• WHAT THE TASK ASKS: Repeat, line for line, the entries below from the first line to the line containing "genus: Dremomys", counting both ends.

• SUPPLIED ENTRIES:
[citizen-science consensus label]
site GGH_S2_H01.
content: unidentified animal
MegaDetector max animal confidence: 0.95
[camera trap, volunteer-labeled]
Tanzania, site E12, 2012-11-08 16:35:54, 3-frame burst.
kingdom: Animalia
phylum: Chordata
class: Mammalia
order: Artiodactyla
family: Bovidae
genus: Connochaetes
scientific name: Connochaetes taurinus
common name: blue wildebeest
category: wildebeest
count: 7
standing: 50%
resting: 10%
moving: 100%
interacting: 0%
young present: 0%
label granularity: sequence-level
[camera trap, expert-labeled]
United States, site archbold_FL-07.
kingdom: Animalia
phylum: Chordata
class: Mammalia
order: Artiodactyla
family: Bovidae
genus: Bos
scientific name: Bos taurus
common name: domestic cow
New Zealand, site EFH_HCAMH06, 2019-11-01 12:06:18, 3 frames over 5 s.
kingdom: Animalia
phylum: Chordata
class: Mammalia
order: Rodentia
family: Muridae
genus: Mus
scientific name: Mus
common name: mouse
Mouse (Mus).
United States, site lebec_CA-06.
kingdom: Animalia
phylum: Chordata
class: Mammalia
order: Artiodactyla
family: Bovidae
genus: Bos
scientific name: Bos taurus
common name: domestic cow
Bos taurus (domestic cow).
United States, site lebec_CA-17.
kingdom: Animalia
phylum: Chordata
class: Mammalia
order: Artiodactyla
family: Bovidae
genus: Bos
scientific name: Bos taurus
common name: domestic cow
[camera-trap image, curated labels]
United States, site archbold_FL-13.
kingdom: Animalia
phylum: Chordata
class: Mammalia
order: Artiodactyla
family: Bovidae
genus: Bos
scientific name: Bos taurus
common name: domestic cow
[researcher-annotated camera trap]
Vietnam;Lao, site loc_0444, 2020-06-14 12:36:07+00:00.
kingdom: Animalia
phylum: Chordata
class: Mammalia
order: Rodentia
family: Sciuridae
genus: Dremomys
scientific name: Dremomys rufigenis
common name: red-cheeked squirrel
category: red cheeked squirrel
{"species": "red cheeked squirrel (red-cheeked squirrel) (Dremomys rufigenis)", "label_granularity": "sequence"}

• EXPECTED OUTPUT:
[citizen-science consensus label]
site GGH_S2_H01.
content: unidentified animal
MegaDetector max animal confidence: 0.95
[camera trap, volunteer-labeled]
Tanzania, site E12, 2012-11-08 16:35:54, 3-frame burst.
kingdom: Animalia
phylum: Chordata
class: Mammalia
order: Artiodactyla
family: Bovidae
genus: Connochaetes
scientific name: Connochaetes taurinus
common name: blue wildebeest
category: wildebeest
count: 7
standing: 50%
resting: 10%
moving: 100%
interacting: 0%
young present: 0%
label granularity: sequence-level
[camera trap, expert-labeled]
United States, site archbold_FL-07.
kingdom: Animalia
phylum: Chordata
class: Mammalia
order: Artiodactyla
family: Bovidae
genus: Bos
scientific name: Bos taurus
common name: domestic cow
New Zealand, site EFH_HCAMH06, 2019-11-01 12:06:18, 3 frames over 5 s.
kingdom: Animalia
phylum: Chordata
class: Mammalia
order: Rodentia
family: Muridae
genus: Mus
scientific name: Mus
common name: mouse
Mouse (Mus).
United States, site lebec_CA-06.
kingdom: Animalia
phylum: Chordata
class: Mammalia
order: Artiodactyla
family: Bovidae
genus: Bos
scientific name: Bos taurus
common name: domestic cow
Bos taurus (domestic cow).
United States, site lebec_CA-17.
kingdom: Animalia
phylum: Chordata
class: Mammalia
order: Artiodactyla
family: Bovidae
genus: Bos
scientific name: Bos taurus
common name: domestic cow
[camera-trap image, curated labels]
United States, site archbold_FL-13.
kingdom: Animalia
phylum: Chordata
class: Mammalia
order: Artiodactyla
family: Bovidae
genus: Bos
scientific name: Bos taurus
common name: domestic cow
[researcher-annotated camera trap]
Vietnam;Lao, site loc_0444, 2020-06-14 12:36:07+00:00.
kingdom: Animalia
phylum: Chordata
class: Mammalia
order: Rodentia
family: Sciuridae
genus: Dremomys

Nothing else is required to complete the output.